The issue of X(X(s) = s representing a binary object seems to be a sticking point. As does the idea that {b, b, b} represents the behaviour of the system... obviously an instance of the system must contain a vast number of primitives...

Schrollini wrote:We've told you. F and x are vectors, changing sign under P (but not C or T). m and T are scalars, remaining unchanged under C, P, and T. And of course time derivatives change sign under T (but not C or P).

I think that m has an aspect that is treated as a scalar rather than m actually being a scalar... however... this is your demonstrations...

So... tell me what your axioms are... and then show me how you are going to prove that those axioms are consistent with one another...

Treatid wrote:So - C, P and T are each undefined - or have to be redefined for every possible state that they could be applied to?

No, they're perfectly well defined. But we have to say a lot more than just C(C(s)) = s to define C.

I simply don't understand what you are saying. I cannot see any consistency. You say that there is a different operator for each state... and then that C, P and T are defined - so they aren't different operators...

Are you saying that there are many C(C(s)) = s? This much I agree with there is an instance for every possible state (or possibly pair of states).

Are you further arguing that because there are many C(C(s)) = s, P(P(s)) = s and T(T(s)) = s that they can't be expressed as {b, b, b}? That, at best, we are looking at a large set of many binary objects - one that is in no way limited to 3?

Or something else?
+++++
_To do_:
#1 Please duplicate a passage from the forum thread word for word, beginning at the words "Schrollini wrote:We've told" and stopping after "to define C.".
#2 In one to three sentences, explain why the writer in the forum thread says they cannot see any consistency.
#3 Answer these questions from the forum thread:
(a) Which quantities does Schrollini call scalars?
(b) Under which of C, P and T do time derivatives change sign?
(c) According to the writer, for what is there an instance of C(C(s)) = s?
The material that follows has nothing to do with the forum thread.

_Data extract_:
+++++
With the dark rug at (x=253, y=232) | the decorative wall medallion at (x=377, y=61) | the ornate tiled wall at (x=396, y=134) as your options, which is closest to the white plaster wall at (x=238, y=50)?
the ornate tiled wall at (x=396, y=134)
+++++
_Answers per task_:
#1
Schrollini wrote:We've told you. F and x are vectors, changing sign under P (but not C or T). m and T are scalars, remaining unchanged under C, P, and T. And of course time derivatives change sign under T (but not C or P).

I think that m has an aspect that is treated as a scalar rather than m actually being a scalar... however... this is your demonstrations...

So... tell me what your axioms are... and then show me how you are going to prove that those axioms are consistent with one another...

Treatid wrote:So - C, P and T are each undefined - or have to be redefined for every possible state that they could be applied to?

No, they're perfectly well defined. But we have to say a lot more than just C(C(s)) = s to define C.

#2 The other person says there is a different operator for each state, yet also says C, P and T are defined. To the writer, that second claim means they aren't different operators, so the two statements seem to contradict each other.

#3
(a) m and T.
(b) Under T only, not C or P.
(c) For every possible state, or possibly every pair of states.